WHAT YOU WILL DO »
[1] Using the blog posts on mutual funds, state whether each statement agrees with the text: (a) every mutual fund holding, Gold ETF included, has been liquidated; (b) technology accounts for 15% of the portfolio; (c) an iPad 2 was bought this Diwali. Answer yes or no and quote the deciding words.
[2] Answer these questions from the blog posts on mutual funds:
(a) How many books were bought from India Plaza?
(b) What percentage of the Reliance Growth holding is being redeemed?
(c) In how many different mutual fund schemes has the writer invested?

READING TEXT »
______________________________

Showing posts with label Mutual Funds. Show all posts
Showing posts with label Mutual Funds. Show all posts

Saturday, November 05, 2011

Its been a while

We have liquidated all our Mutual Funds holding except for Gold ETF. I am seeing lot of opportunities from a 3-5 years perspective so I am getting very aggressive on direct equity now. I still continue with my dilemma of "Still Investing" when I see need of substantial funds next year :)

I continue my weekend classes for financial planning course. Intend to give exam in about two months. I am learning interesting concepts especially on Retirement & Goal based planning. There are many excel formulas I already knew though making good use of them now.

I have decided not to make any specific stock or mutual fund recommendation considering my current engagement at work place. I am updating my portfolio in the "Disclosure" tab. Banking & Finance  continues to dominate with 55%, Technology at 15% & metals at about 9%.

This Diwali, I wished but could not buy any Gadget. I was very close to buying an IPad 2 however, keep hearing rumors about IPad 3 launch. I know, this way, I may end up waiting for IPad 5 and may never actually buy but just human nature, after all :)

Love for buying the books continued though. I went all over the place and bought some 44 books from India Plaza. Most of the books are in Financial Planning, Money or Investment area.


Regards, Rohit

Sunday, July 10, 2011

Mutual Fund Portfolio

Took a quick stock of Mutual Funds in my portfolio. No major surprises. I am redeeming 40%  of my holding in Reliance Growth since I can see opportunities in Direct Equity and can't invest more funds. On the other hand, Reliance Growth is not doing so well and also its the highest value fund in my portfolio.



Value Research Query

Regards, Rohit

Saturday, June 26, 2010

Portfolio Review

A quick look at my equity portfolio shows that out of core holdings, Yes Bank, MM Forgings & Infosys have done well. In absolute terms the gain is 120%, 94% & 64% respectively. Reliance is 4th @ 50%. The investments are of course made at different points in time so there is no direct comparison. I recently entered back in MindTree and thinking to take a position in NTPC.

In Mutual Funds, HDFC Equity, Birla Sun Life Midcap & Fidelity Equity are the top 3 performers. In absolute terms the gain is 105%, 92% & 80%

Just like 13 scripts in Direct Equity, over a period of time, I have invested in 19 different Schemes of MF. I plan to reduce these to best 10. Will divert the amount so liquidated to chosen direct equity scripts.

______________________________

SUPPLIED ENTRIES »

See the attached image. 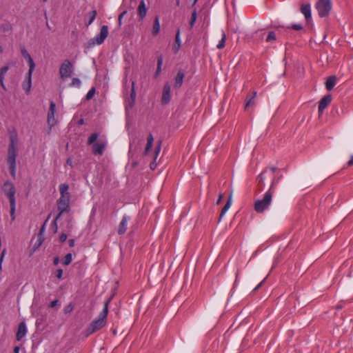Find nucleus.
Wrapping results in <instances>:
<instances>
[{"mask_svg": "<svg viewBox=\"0 0 353 353\" xmlns=\"http://www.w3.org/2000/svg\"><path fill=\"white\" fill-rule=\"evenodd\" d=\"M59 190L60 192V197L57 201V209L59 210L58 214L54 218L52 223L55 227L54 232H56L57 230V220L61 217V214L63 212H69L70 207V194L68 192L69 185L66 183H61L59 186Z\"/></svg>", "mask_w": 353, "mask_h": 353, "instance_id": "1", "label": "nucleus"}, {"mask_svg": "<svg viewBox=\"0 0 353 353\" xmlns=\"http://www.w3.org/2000/svg\"><path fill=\"white\" fill-rule=\"evenodd\" d=\"M111 299H108L105 303L103 310L101 312L98 317L93 321L86 330L87 334L90 335L102 327H103L106 323V318L108 314V305Z\"/></svg>", "mask_w": 353, "mask_h": 353, "instance_id": "2", "label": "nucleus"}, {"mask_svg": "<svg viewBox=\"0 0 353 353\" xmlns=\"http://www.w3.org/2000/svg\"><path fill=\"white\" fill-rule=\"evenodd\" d=\"M2 191L9 200L10 206V214L11 221H13L15 219L16 210L15 187L12 182L6 181L2 186Z\"/></svg>", "mask_w": 353, "mask_h": 353, "instance_id": "3", "label": "nucleus"}, {"mask_svg": "<svg viewBox=\"0 0 353 353\" xmlns=\"http://www.w3.org/2000/svg\"><path fill=\"white\" fill-rule=\"evenodd\" d=\"M17 143V141L15 137H11L10 138L7 161L9 164L10 174L13 177H14L16 173V158L18 153Z\"/></svg>", "mask_w": 353, "mask_h": 353, "instance_id": "4", "label": "nucleus"}, {"mask_svg": "<svg viewBox=\"0 0 353 353\" xmlns=\"http://www.w3.org/2000/svg\"><path fill=\"white\" fill-rule=\"evenodd\" d=\"M98 138L97 133L92 134L88 139V144H92V153L94 154L102 155L103 154L104 150L107 145L106 141H99L97 143H94Z\"/></svg>", "mask_w": 353, "mask_h": 353, "instance_id": "5", "label": "nucleus"}, {"mask_svg": "<svg viewBox=\"0 0 353 353\" xmlns=\"http://www.w3.org/2000/svg\"><path fill=\"white\" fill-rule=\"evenodd\" d=\"M272 194L273 192L270 190H268L265 193L263 198L262 199H259L256 201L254 203L255 211L257 212L258 213H262L265 210H267L272 202Z\"/></svg>", "mask_w": 353, "mask_h": 353, "instance_id": "6", "label": "nucleus"}, {"mask_svg": "<svg viewBox=\"0 0 353 353\" xmlns=\"http://www.w3.org/2000/svg\"><path fill=\"white\" fill-rule=\"evenodd\" d=\"M108 27L107 26H103L101 28L100 32L97 34L94 38L91 39L88 42V47L92 48L95 45H101L102 44L105 39L107 38L108 35Z\"/></svg>", "mask_w": 353, "mask_h": 353, "instance_id": "7", "label": "nucleus"}, {"mask_svg": "<svg viewBox=\"0 0 353 353\" xmlns=\"http://www.w3.org/2000/svg\"><path fill=\"white\" fill-rule=\"evenodd\" d=\"M316 9L320 17L328 16L332 9L330 0H319L316 4Z\"/></svg>", "mask_w": 353, "mask_h": 353, "instance_id": "8", "label": "nucleus"}, {"mask_svg": "<svg viewBox=\"0 0 353 353\" xmlns=\"http://www.w3.org/2000/svg\"><path fill=\"white\" fill-rule=\"evenodd\" d=\"M74 72V66L72 63L66 59L64 60L59 68V74L61 79L64 81L70 78Z\"/></svg>", "mask_w": 353, "mask_h": 353, "instance_id": "9", "label": "nucleus"}, {"mask_svg": "<svg viewBox=\"0 0 353 353\" xmlns=\"http://www.w3.org/2000/svg\"><path fill=\"white\" fill-rule=\"evenodd\" d=\"M55 111H56V105L53 101H52L50 103L49 111L48 112V119H47L48 124L50 128L52 127H53L57 123L55 117H54Z\"/></svg>", "mask_w": 353, "mask_h": 353, "instance_id": "10", "label": "nucleus"}, {"mask_svg": "<svg viewBox=\"0 0 353 353\" xmlns=\"http://www.w3.org/2000/svg\"><path fill=\"white\" fill-rule=\"evenodd\" d=\"M170 85L169 83H165L162 93L161 103L162 104H167L170 101L171 94H170Z\"/></svg>", "mask_w": 353, "mask_h": 353, "instance_id": "11", "label": "nucleus"}, {"mask_svg": "<svg viewBox=\"0 0 353 353\" xmlns=\"http://www.w3.org/2000/svg\"><path fill=\"white\" fill-rule=\"evenodd\" d=\"M331 101L332 96L330 94L325 95L321 99L319 104V114L323 113V110L327 107V105L331 103Z\"/></svg>", "mask_w": 353, "mask_h": 353, "instance_id": "12", "label": "nucleus"}, {"mask_svg": "<svg viewBox=\"0 0 353 353\" xmlns=\"http://www.w3.org/2000/svg\"><path fill=\"white\" fill-rule=\"evenodd\" d=\"M130 220V217L128 215H124L119 225L118 233L120 235L123 234L128 228V223Z\"/></svg>", "mask_w": 353, "mask_h": 353, "instance_id": "13", "label": "nucleus"}, {"mask_svg": "<svg viewBox=\"0 0 353 353\" xmlns=\"http://www.w3.org/2000/svg\"><path fill=\"white\" fill-rule=\"evenodd\" d=\"M301 12L305 16L307 21L312 19L311 6L309 3L302 4L301 6Z\"/></svg>", "mask_w": 353, "mask_h": 353, "instance_id": "14", "label": "nucleus"}, {"mask_svg": "<svg viewBox=\"0 0 353 353\" xmlns=\"http://www.w3.org/2000/svg\"><path fill=\"white\" fill-rule=\"evenodd\" d=\"M185 73L182 70H179L174 78V87L175 88H179L182 85Z\"/></svg>", "mask_w": 353, "mask_h": 353, "instance_id": "15", "label": "nucleus"}, {"mask_svg": "<svg viewBox=\"0 0 353 353\" xmlns=\"http://www.w3.org/2000/svg\"><path fill=\"white\" fill-rule=\"evenodd\" d=\"M27 332V329L25 323L22 322L19 325L18 330L16 334L17 340L20 341L25 336Z\"/></svg>", "mask_w": 353, "mask_h": 353, "instance_id": "16", "label": "nucleus"}, {"mask_svg": "<svg viewBox=\"0 0 353 353\" xmlns=\"http://www.w3.org/2000/svg\"><path fill=\"white\" fill-rule=\"evenodd\" d=\"M336 83V77L334 75L330 76L327 79L325 82V88L327 90H332L335 86Z\"/></svg>", "mask_w": 353, "mask_h": 353, "instance_id": "17", "label": "nucleus"}, {"mask_svg": "<svg viewBox=\"0 0 353 353\" xmlns=\"http://www.w3.org/2000/svg\"><path fill=\"white\" fill-rule=\"evenodd\" d=\"M22 87L27 93L30 92L32 87V75L27 74V77L22 83Z\"/></svg>", "mask_w": 353, "mask_h": 353, "instance_id": "18", "label": "nucleus"}, {"mask_svg": "<svg viewBox=\"0 0 353 353\" xmlns=\"http://www.w3.org/2000/svg\"><path fill=\"white\" fill-rule=\"evenodd\" d=\"M8 70H9L8 66L2 67L0 69V85H1L2 88L5 90H6V87L4 84V79H5V76L7 72L8 71Z\"/></svg>", "mask_w": 353, "mask_h": 353, "instance_id": "19", "label": "nucleus"}, {"mask_svg": "<svg viewBox=\"0 0 353 353\" xmlns=\"http://www.w3.org/2000/svg\"><path fill=\"white\" fill-rule=\"evenodd\" d=\"M147 13V8L145 6V3L144 0H141L139 8H138V14L141 19H143Z\"/></svg>", "mask_w": 353, "mask_h": 353, "instance_id": "20", "label": "nucleus"}, {"mask_svg": "<svg viewBox=\"0 0 353 353\" xmlns=\"http://www.w3.org/2000/svg\"><path fill=\"white\" fill-rule=\"evenodd\" d=\"M160 150H161V145H160V144H159V145L156 147L154 152V160L152 162L150 163V168L152 170H154L157 167L156 160L159 156Z\"/></svg>", "mask_w": 353, "mask_h": 353, "instance_id": "21", "label": "nucleus"}, {"mask_svg": "<svg viewBox=\"0 0 353 353\" xmlns=\"http://www.w3.org/2000/svg\"><path fill=\"white\" fill-rule=\"evenodd\" d=\"M154 138L152 134H150L147 138V144L145 148L144 154L147 155L149 150L151 149L153 145Z\"/></svg>", "mask_w": 353, "mask_h": 353, "instance_id": "22", "label": "nucleus"}, {"mask_svg": "<svg viewBox=\"0 0 353 353\" xmlns=\"http://www.w3.org/2000/svg\"><path fill=\"white\" fill-rule=\"evenodd\" d=\"M267 172V169L264 170L258 176L257 181L258 185L261 189L265 186V174Z\"/></svg>", "mask_w": 353, "mask_h": 353, "instance_id": "23", "label": "nucleus"}, {"mask_svg": "<svg viewBox=\"0 0 353 353\" xmlns=\"http://www.w3.org/2000/svg\"><path fill=\"white\" fill-rule=\"evenodd\" d=\"M232 203V194L229 196V199L226 203V204L223 208L220 214V219H221L224 214L226 213V212L228 210V209L230 208Z\"/></svg>", "mask_w": 353, "mask_h": 353, "instance_id": "24", "label": "nucleus"}, {"mask_svg": "<svg viewBox=\"0 0 353 353\" xmlns=\"http://www.w3.org/2000/svg\"><path fill=\"white\" fill-rule=\"evenodd\" d=\"M181 48V39H180V31H177L175 37V44L174 46V50L175 52H177Z\"/></svg>", "mask_w": 353, "mask_h": 353, "instance_id": "25", "label": "nucleus"}, {"mask_svg": "<svg viewBox=\"0 0 353 353\" xmlns=\"http://www.w3.org/2000/svg\"><path fill=\"white\" fill-rule=\"evenodd\" d=\"M160 31V23L159 18L157 17L154 21L153 27H152V34L153 35H157Z\"/></svg>", "mask_w": 353, "mask_h": 353, "instance_id": "26", "label": "nucleus"}, {"mask_svg": "<svg viewBox=\"0 0 353 353\" xmlns=\"http://www.w3.org/2000/svg\"><path fill=\"white\" fill-rule=\"evenodd\" d=\"M256 96V92L254 91L252 92V96L248 99L245 103V109H248L250 106H253L254 105V99Z\"/></svg>", "mask_w": 353, "mask_h": 353, "instance_id": "27", "label": "nucleus"}, {"mask_svg": "<svg viewBox=\"0 0 353 353\" xmlns=\"http://www.w3.org/2000/svg\"><path fill=\"white\" fill-rule=\"evenodd\" d=\"M226 41V35L224 31H222L221 39L216 46V48L219 50L223 49L225 47Z\"/></svg>", "mask_w": 353, "mask_h": 353, "instance_id": "28", "label": "nucleus"}, {"mask_svg": "<svg viewBox=\"0 0 353 353\" xmlns=\"http://www.w3.org/2000/svg\"><path fill=\"white\" fill-rule=\"evenodd\" d=\"M163 65V57L161 55L157 58V68L155 72V77H157L161 72V67Z\"/></svg>", "mask_w": 353, "mask_h": 353, "instance_id": "29", "label": "nucleus"}, {"mask_svg": "<svg viewBox=\"0 0 353 353\" xmlns=\"http://www.w3.org/2000/svg\"><path fill=\"white\" fill-rule=\"evenodd\" d=\"M26 61L29 65V70H28V74H29L30 75H32V72L34 70V68H35V64H34V61L31 57L29 59H26Z\"/></svg>", "mask_w": 353, "mask_h": 353, "instance_id": "30", "label": "nucleus"}, {"mask_svg": "<svg viewBox=\"0 0 353 353\" xmlns=\"http://www.w3.org/2000/svg\"><path fill=\"white\" fill-rule=\"evenodd\" d=\"M81 85V81L79 78H73L72 82L70 84L71 87L80 88Z\"/></svg>", "mask_w": 353, "mask_h": 353, "instance_id": "31", "label": "nucleus"}, {"mask_svg": "<svg viewBox=\"0 0 353 353\" xmlns=\"http://www.w3.org/2000/svg\"><path fill=\"white\" fill-rule=\"evenodd\" d=\"M12 26L9 23H2L0 26V30L3 32H8L11 30Z\"/></svg>", "mask_w": 353, "mask_h": 353, "instance_id": "32", "label": "nucleus"}, {"mask_svg": "<svg viewBox=\"0 0 353 353\" xmlns=\"http://www.w3.org/2000/svg\"><path fill=\"white\" fill-rule=\"evenodd\" d=\"M88 16H89L90 20L87 24V26H89L95 19L96 16H97V11L92 10V11L90 12L88 14Z\"/></svg>", "mask_w": 353, "mask_h": 353, "instance_id": "33", "label": "nucleus"}, {"mask_svg": "<svg viewBox=\"0 0 353 353\" xmlns=\"http://www.w3.org/2000/svg\"><path fill=\"white\" fill-rule=\"evenodd\" d=\"M72 255L71 253H68L65 256L63 261V263L65 265H68L72 262Z\"/></svg>", "mask_w": 353, "mask_h": 353, "instance_id": "34", "label": "nucleus"}, {"mask_svg": "<svg viewBox=\"0 0 353 353\" xmlns=\"http://www.w3.org/2000/svg\"><path fill=\"white\" fill-rule=\"evenodd\" d=\"M196 17H197L196 10H194L192 13L191 19H190V26L191 28L194 26V23L196 20Z\"/></svg>", "mask_w": 353, "mask_h": 353, "instance_id": "35", "label": "nucleus"}, {"mask_svg": "<svg viewBox=\"0 0 353 353\" xmlns=\"http://www.w3.org/2000/svg\"><path fill=\"white\" fill-rule=\"evenodd\" d=\"M276 40V34L274 32H270L266 37L267 42H272Z\"/></svg>", "mask_w": 353, "mask_h": 353, "instance_id": "36", "label": "nucleus"}, {"mask_svg": "<svg viewBox=\"0 0 353 353\" xmlns=\"http://www.w3.org/2000/svg\"><path fill=\"white\" fill-rule=\"evenodd\" d=\"M94 93H95V88H92L86 94V99L87 100H90L91 99L93 96L94 95Z\"/></svg>", "mask_w": 353, "mask_h": 353, "instance_id": "37", "label": "nucleus"}, {"mask_svg": "<svg viewBox=\"0 0 353 353\" xmlns=\"http://www.w3.org/2000/svg\"><path fill=\"white\" fill-rule=\"evenodd\" d=\"M279 179H280V178L273 179L269 190H270L273 192V190L274 189L275 186L278 184Z\"/></svg>", "mask_w": 353, "mask_h": 353, "instance_id": "38", "label": "nucleus"}, {"mask_svg": "<svg viewBox=\"0 0 353 353\" xmlns=\"http://www.w3.org/2000/svg\"><path fill=\"white\" fill-rule=\"evenodd\" d=\"M74 309V306L72 303L68 304L67 306L64 308V312L65 314L71 312Z\"/></svg>", "mask_w": 353, "mask_h": 353, "instance_id": "39", "label": "nucleus"}, {"mask_svg": "<svg viewBox=\"0 0 353 353\" xmlns=\"http://www.w3.org/2000/svg\"><path fill=\"white\" fill-rule=\"evenodd\" d=\"M21 54L23 55V57L26 59H29L31 56L30 55V54L28 53V52L25 49V48H23L21 50Z\"/></svg>", "mask_w": 353, "mask_h": 353, "instance_id": "40", "label": "nucleus"}, {"mask_svg": "<svg viewBox=\"0 0 353 353\" xmlns=\"http://www.w3.org/2000/svg\"><path fill=\"white\" fill-rule=\"evenodd\" d=\"M130 97L132 99V101H134L135 100L136 92H135L134 88V82H132V90H131Z\"/></svg>", "mask_w": 353, "mask_h": 353, "instance_id": "41", "label": "nucleus"}, {"mask_svg": "<svg viewBox=\"0 0 353 353\" xmlns=\"http://www.w3.org/2000/svg\"><path fill=\"white\" fill-rule=\"evenodd\" d=\"M288 28H290V27H288ZM291 28L295 30H301L303 29V26L301 24H294L291 26Z\"/></svg>", "mask_w": 353, "mask_h": 353, "instance_id": "42", "label": "nucleus"}, {"mask_svg": "<svg viewBox=\"0 0 353 353\" xmlns=\"http://www.w3.org/2000/svg\"><path fill=\"white\" fill-rule=\"evenodd\" d=\"M127 11H123L122 13H121L119 16V24L121 26L122 24V19L123 17L126 14Z\"/></svg>", "mask_w": 353, "mask_h": 353, "instance_id": "43", "label": "nucleus"}, {"mask_svg": "<svg viewBox=\"0 0 353 353\" xmlns=\"http://www.w3.org/2000/svg\"><path fill=\"white\" fill-rule=\"evenodd\" d=\"M62 275H63V270L61 269H58L56 272V276L58 278V279H61L62 277Z\"/></svg>", "mask_w": 353, "mask_h": 353, "instance_id": "44", "label": "nucleus"}, {"mask_svg": "<svg viewBox=\"0 0 353 353\" xmlns=\"http://www.w3.org/2000/svg\"><path fill=\"white\" fill-rule=\"evenodd\" d=\"M67 239V234L63 233L59 236V240L61 242H64Z\"/></svg>", "mask_w": 353, "mask_h": 353, "instance_id": "45", "label": "nucleus"}, {"mask_svg": "<svg viewBox=\"0 0 353 353\" xmlns=\"http://www.w3.org/2000/svg\"><path fill=\"white\" fill-rule=\"evenodd\" d=\"M59 301L58 300H54L52 301L50 303V307H54L57 305V304L58 303Z\"/></svg>", "mask_w": 353, "mask_h": 353, "instance_id": "46", "label": "nucleus"}, {"mask_svg": "<svg viewBox=\"0 0 353 353\" xmlns=\"http://www.w3.org/2000/svg\"><path fill=\"white\" fill-rule=\"evenodd\" d=\"M68 244L70 247H74V239H70L68 241Z\"/></svg>", "mask_w": 353, "mask_h": 353, "instance_id": "47", "label": "nucleus"}, {"mask_svg": "<svg viewBox=\"0 0 353 353\" xmlns=\"http://www.w3.org/2000/svg\"><path fill=\"white\" fill-rule=\"evenodd\" d=\"M67 165L72 166V159L71 158H68L66 161Z\"/></svg>", "mask_w": 353, "mask_h": 353, "instance_id": "48", "label": "nucleus"}, {"mask_svg": "<svg viewBox=\"0 0 353 353\" xmlns=\"http://www.w3.org/2000/svg\"><path fill=\"white\" fill-rule=\"evenodd\" d=\"M347 165L351 166L353 165V155L351 157L350 161L347 162Z\"/></svg>", "mask_w": 353, "mask_h": 353, "instance_id": "49", "label": "nucleus"}, {"mask_svg": "<svg viewBox=\"0 0 353 353\" xmlns=\"http://www.w3.org/2000/svg\"><path fill=\"white\" fill-rule=\"evenodd\" d=\"M6 255V249H3L1 253V257H5V256Z\"/></svg>", "mask_w": 353, "mask_h": 353, "instance_id": "50", "label": "nucleus"}, {"mask_svg": "<svg viewBox=\"0 0 353 353\" xmlns=\"http://www.w3.org/2000/svg\"><path fill=\"white\" fill-rule=\"evenodd\" d=\"M20 347L19 346H16L14 348V353H19Z\"/></svg>", "mask_w": 353, "mask_h": 353, "instance_id": "51", "label": "nucleus"}, {"mask_svg": "<svg viewBox=\"0 0 353 353\" xmlns=\"http://www.w3.org/2000/svg\"><path fill=\"white\" fill-rule=\"evenodd\" d=\"M53 262H54V265H57V264L59 263V257H55V258L54 259V261H53Z\"/></svg>", "mask_w": 353, "mask_h": 353, "instance_id": "52", "label": "nucleus"}, {"mask_svg": "<svg viewBox=\"0 0 353 353\" xmlns=\"http://www.w3.org/2000/svg\"><path fill=\"white\" fill-rule=\"evenodd\" d=\"M264 282V280H263L254 289V290H257L261 285Z\"/></svg>", "mask_w": 353, "mask_h": 353, "instance_id": "53", "label": "nucleus"}, {"mask_svg": "<svg viewBox=\"0 0 353 353\" xmlns=\"http://www.w3.org/2000/svg\"><path fill=\"white\" fill-rule=\"evenodd\" d=\"M44 230H45V223L42 225V227L40 229V232H39L40 234H41L44 232Z\"/></svg>", "mask_w": 353, "mask_h": 353, "instance_id": "54", "label": "nucleus"}, {"mask_svg": "<svg viewBox=\"0 0 353 353\" xmlns=\"http://www.w3.org/2000/svg\"><path fill=\"white\" fill-rule=\"evenodd\" d=\"M222 198H223V195H222V194H220V195H219V199H218V201H217V203H218V204H219V203H220V202H221V201Z\"/></svg>", "mask_w": 353, "mask_h": 353, "instance_id": "55", "label": "nucleus"}, {"mask_svg": "<svg viewBox=\"0 0 353 353\" xmlns=\"http://www.w3.org/2000/svg\"><path fill=\"white\" fill-rule=\"evenodd\" d=\"M270 170L272 171V172H274L276 170V167H271Z\"/></svg>", "mask_w": 353, "mask_h": 353, "instance_id": "56", "label": "nucleus"}, {"mask_svg": "<svg viewBox=\"0 0 353 353\" xmlns=\"http://www.w3.org/2000/svg\"><path fill=\"white\" fill-rule=\"evenodd\" d=\"M176 4L177 6H179V5H180V0H176Z\"/></svg>", "mask_w": 353, "mask_h": 353, "instance_id": "57", "label": "nucleus"}, {"mask_svg": "<svg viewBox=\"0 0 353 353\" xmlns=\"http://www.w3.org/2000/svg\"><path fill=\"white\" fill-rule=\"evenodd\" d=\"M3 259H4V257H1V256H0V263H3Z\"/></svg>", "mask_w": 353, "mask_h": 353, "instance_id": "58", "label": "nucleus"}, {"mask_svg": "<svg viewBox=\"0 0 353 353\" xmlns=\"http://www.w3.org/2000/svg\"><path fill=\"white\" fill-rule=\"evenodd\" d=\"M198 0H194V2H193V6L195 5L196 3Z\"/></svg>", "mask_w": 353, "mask_h": 353, "instance_id": "59", "label": "nucleus"}, {"mask_svg": "<svg viewBox=\"0 0 353 353\" xmlns=\"http://www.w3.org/2000/svg\"><path fill=\"white\" fill-rule=\"evenodd\" d=\"M83 123V119H81V120L79 121V124H82Z\"/></svg>", "mask_w": 353, "mask_h": 353, "instance_id": "60", "label": "nucleus"}, {"mask_svg": "<svg viewBox=\"0 0 353 353\" xmlns=\"http://www.w3.org/2000/svg\"><path fill=\"white\" fill-rule=\"evenodd\" d=\"M3 52V49L0 46V53H1Z\"/></svg>", "mask_w": 353, "mask_h": 353, "instance_id": "61", "label": "nucleus"}, {"mask_svg": "<svg viewBox=\"0 0 353 353\" xmlns=\"http://www.w3.org/2000/svg\"><path fill=\"white\" fill-rule=\"evenodd\" d=\"M2 270V263H0V271Z\"/></svg>", "mask_w": 353, "mask_h": 353, "instance_id": "62", "label": "nucleus"}]
</instances>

______________________________

THE RESULTS »
[1]
(a) No: "We have liquidated all our Mutual Funds holding except for Gold ETF."
(b) Yes: "Technology at 15% & metals at about 9%."
(c) No: "This Diwali, I wished but could not buy any Gadget."

[2]
(a) About 44 books.
(b) 40%.
(c) 19 schemes.